#### [Extract]
........

Limitations of the study include incomplete data on the longitudinal measures. As noted in our attrition analysis, women who self-identified as being Black were more likely to complete a 24-month interview compared to Latinas. It is unclear what is influencing this, and if it is specifically related to this study. A greater proportion of those who completed a 24-month interview delivered their infants by caesarean compared to those who did not. One possible explanation is that those who delivered by caesarean may have been more engaged in the study or may have felt more vulnerable as they recovered from their births and appreciated the support from the intervention so that they were more willing to complete the 24-month research measures.
While attrition was high in this pilot study, there were few differences between those who completed and did not complete the study. Future studies should examine the possible role of differential race and ethnicity attrition in the evaluation of the program. Baseline measures among the subset of those who completed were different compared to the full sample in that PBI Care also was significantly different, and GSI and SOM at baseline were not. These differences may be due to the small sample size inherent in pilot studies.
As expected in any analysis of pilot data, our preliminary investigations have yielded as many questions as answers. Clearly, many of the patterns we are beginning to see must be confirmed in a larger sample, and the questions we have raised here about the differences between teens and more mature mothers, about the process whereby the intervention “takes hold” (i.e., does it take more time for different mothers, can we discern nonverbal mentalizing processes, etc.), and about the nature and impact of trauma upon all outcomes must be examined. In addition, the mechanisms of change (i.e., intervention dose, quality of relationship to home visitors, etc.) must be assessed. In view of the issue of complex trauma, there remain a number of questions on how to best implement treatment for these issues within the framework of a home visit.
Overall, we see our early outcomes as quite encouraging, and indicative of the fact that an intensive, interdisciplinary program that encourages mothers to attend to their own and their babies’ physical health and internal experience can affect both health and attachment/parenting outcomes. To return to the point made by Howard and Brooks-Gunn (2009), complex goals require complex, interdisciplinary work. As our aim was to affect both health and attachment/parenting outcomes, bringing together nursing and mental health practitioners was crucial. Using an interdisciplinary team, we have preliminary evidence that—at least in some areas—we are beginning to succeed.

........

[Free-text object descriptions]
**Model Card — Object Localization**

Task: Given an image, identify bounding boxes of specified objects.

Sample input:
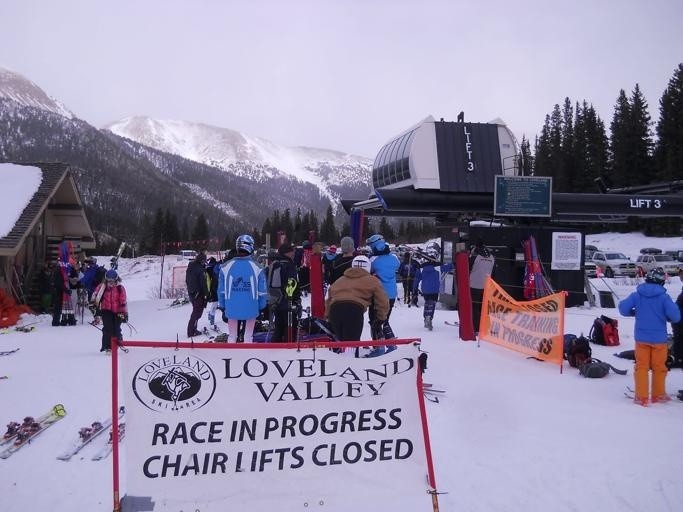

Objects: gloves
[256,311,264,320]
[222,312,227,323]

........

#### [What you will do]
• 1. Using the pilot-study passage above, decide whether each statement agrees with it. Answer yes or no for each, and quote the words from the passage that decide it.
(a) Latinas were more likely than women who self-identified as Black to complete a 24-month interview.
(b) Those who completed the study differed little from those who did not.
(c) In the subset who completed, GSI and SOM at baseline differed significantly from the full sample.
• 2. The pilot-study passage above says the authors raised questions on certain topics that must be examined. List every topic it names.

#### [Answers to the exercises]
• 1.
(a) No: "women who self-identified as being Black were more likely to complete a 24-month interview compared to Latinas."
(b) Yes: "there were few differences between those who completed and did not complete the study."
(c) No: "PBI Care also was significantly different, and GSI and SOM at baseline were not."

• 2.
- the differences between teens and more mature mothers
- the process whereby the intervention "takes hold"
- the nature and impact of trauma upon all outcomes